▶ **Instruction**
Copy every one of the lines below word for word, and leave out the pictures.

╭─ Given records

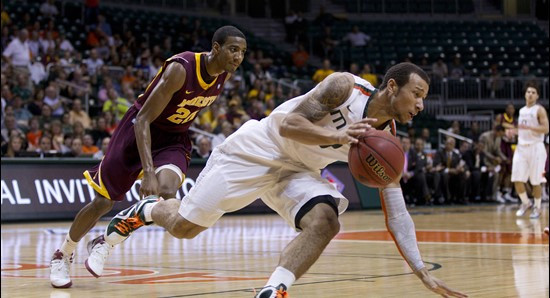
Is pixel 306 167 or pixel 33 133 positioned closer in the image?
pixel 306 167

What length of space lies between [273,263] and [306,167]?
2.80 metres

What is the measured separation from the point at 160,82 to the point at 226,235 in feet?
16.7

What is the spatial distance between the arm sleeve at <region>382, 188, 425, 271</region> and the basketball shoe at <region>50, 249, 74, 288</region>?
2.29m

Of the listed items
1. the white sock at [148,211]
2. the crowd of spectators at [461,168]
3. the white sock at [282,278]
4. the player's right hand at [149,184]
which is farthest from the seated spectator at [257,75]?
the white sock at [282,278]

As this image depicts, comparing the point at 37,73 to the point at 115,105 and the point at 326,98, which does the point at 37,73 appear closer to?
the point at 115,105

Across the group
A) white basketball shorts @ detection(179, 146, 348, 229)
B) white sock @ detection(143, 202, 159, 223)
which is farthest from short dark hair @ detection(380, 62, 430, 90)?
white sock @ detection(143, 202, 159, 223)

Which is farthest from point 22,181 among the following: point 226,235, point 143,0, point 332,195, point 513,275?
point 143,0

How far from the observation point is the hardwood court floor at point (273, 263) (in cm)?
593

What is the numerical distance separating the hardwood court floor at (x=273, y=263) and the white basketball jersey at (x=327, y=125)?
1.03 metres

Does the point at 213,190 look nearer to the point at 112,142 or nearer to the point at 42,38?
the point at 112,142

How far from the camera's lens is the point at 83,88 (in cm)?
1711

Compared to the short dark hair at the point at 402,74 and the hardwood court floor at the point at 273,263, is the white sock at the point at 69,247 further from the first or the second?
the short dark hair at the point at 402,74

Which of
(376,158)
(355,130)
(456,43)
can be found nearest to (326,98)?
(355,130)

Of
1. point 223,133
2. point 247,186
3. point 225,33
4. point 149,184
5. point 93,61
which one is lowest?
point 223,133
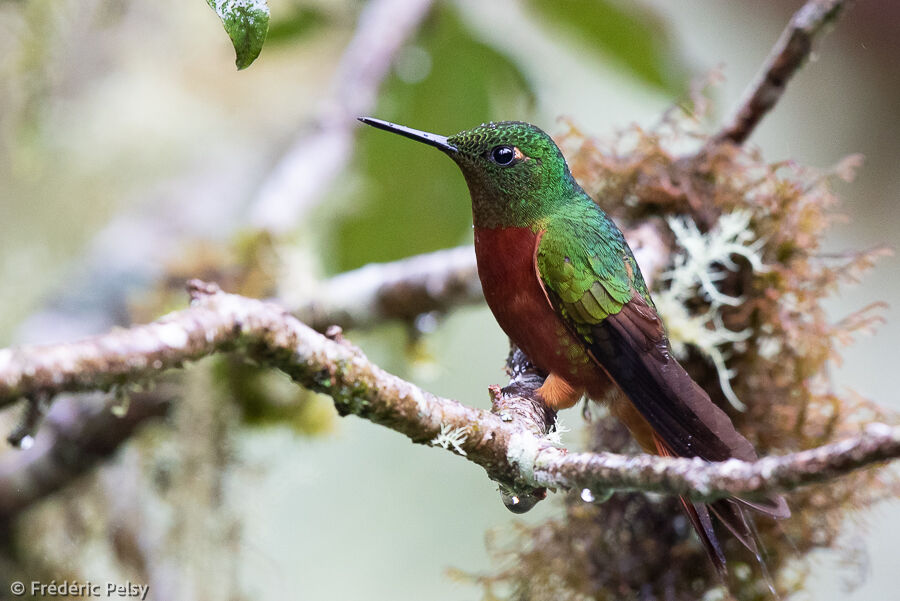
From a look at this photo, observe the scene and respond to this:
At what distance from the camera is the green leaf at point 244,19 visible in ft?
3.30

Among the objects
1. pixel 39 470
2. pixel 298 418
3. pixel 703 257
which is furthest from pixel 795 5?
pixel 39 470

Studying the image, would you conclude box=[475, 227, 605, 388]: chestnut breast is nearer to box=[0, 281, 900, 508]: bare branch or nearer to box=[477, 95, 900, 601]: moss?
box=[0, 281, 900, 508]: bare branch

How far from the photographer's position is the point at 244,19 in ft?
3.31

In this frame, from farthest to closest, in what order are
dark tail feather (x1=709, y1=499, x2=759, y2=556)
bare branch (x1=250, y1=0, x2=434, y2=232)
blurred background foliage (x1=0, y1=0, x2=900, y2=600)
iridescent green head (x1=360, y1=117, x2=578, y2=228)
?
1. bare branch (x1=250, y1=0, x2=434, y2=232)
2. blurred background foliage (x1=0, y1=0, x2=900, y2=600)
3. iridescent green head (x1=360, y1=117, x2=578, y2=228)
4. dark tail feather (x1=709, y1=499, x2=759, y2=556)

╰─

▶ **Answer for the task**
Is pixel 306 167 or pixel 33 133 positioned closer in the image?
pixel 306 167

What length of space lies between [273,263] and [306,167]?
2.80 metres

What is the measured separation from the point at 160,82 to the point at 226,235 in feet?
16.7

What is the spatial distance between the arm sleeve at <region>382, 188, 425, 271</region> and the basketball shoe at <region>50, 249, 74, 288</region>?
2.29m

Of the listed items
1. the white sock at [148,211]
2. the crowd of spectators at [461,168]
3. the white sock at [282,278]
4. the player's right hand at [149,184]
which is farthest from the seated spectator at [257,75]?
the white sock at [282,278]

As this image depicts, comparing the point at 37,73 to the point at 115,105 and the point at 326,98, which does the point at 37,73 appear closer to?
the point at 115,105

Across the group
A) white basketball shorts @ detection(179, 146, 348, 229)
B) white sock @ detection(143, 202, 159, 223)
which is farthest from short dark hair @ detection(380, 62, 430, 90)?
white sock @ detection(143, 202, 159, 223)

Which is farthest from point 22,181 among the following: point 226,235, point 143,0, point 332,195, point 513,275?
point 143,0

How far from the observation point is the hardwood court floor at point (273, 263) (in cm)?
593

What is the numerical distance separating the hardwood court floor at (x=273, y=263) and the white basketball jersey at (x=327, y=125)?
1.03 metres

Does the point at 213,190 look nearer to the point at 112,142 or nearer to the point at 42,38?
the point at 112,142

How far from the camera's lens is the point at 83,88 (in cm)?
1711

Compared to the short dark hair at the point at 402,74 and the hardwood court floor at the point at 273,263, is the white sock at the point at 69,247 further from the first or the second?
the short dark hair at the point at 402,74

Which of
(376,158)
(355,130)
(456,43)
can be found nearest to (326,98)?
(355,130)

Of
1. point 223,133
2. point 247,186
3. point 225,33
4. point 149,184
5. point 93,61
which one is lowest?
point 223,133
From a look at this photo, observe the scene and respond to this:
At what distance from the camera is the green leaf at point 244,19 visible in ft?
3.30

Among the objects
1. pixel 39 470
2. pixel 298 418
3. pixel 703 257
which is furthest from pixel 795 5?
pixel 39 470

Studying the image, would you conclude box=[475, 227, 605, 388]: chestnut breast is nearer to box=[0, 281, 900, 508]: bare branch or nearer to box=[477, 95, 900, 601]: moss?
box=[0, 281, 900, 508]: bare branch

How far from the photographer's position is the point at 244,19 in ft?
3.31

In this frame, from farthest to closest, in what order are
dark tail feather (x1=709, y1=499, x2=759, y2=556)
bare branch (x1=250, y1=0, x2=434, y2=232)
blurred background foliage (x1=0, y1=0, x2=900, y2=600)
iridescent green head (x1=360, y1=117, x2=578, y2=228)
?
1. bare branch (x1=250, y1=0, x2=434, y2=232)
2. blurred background foliage (x1=0, y1=0, x2=900, y2=600)
3. iridescent green head (x1=360, y1=117, x2=578, y2=228)
4. dark tail feather (x1=709, y1=499, x2=759, y2=556)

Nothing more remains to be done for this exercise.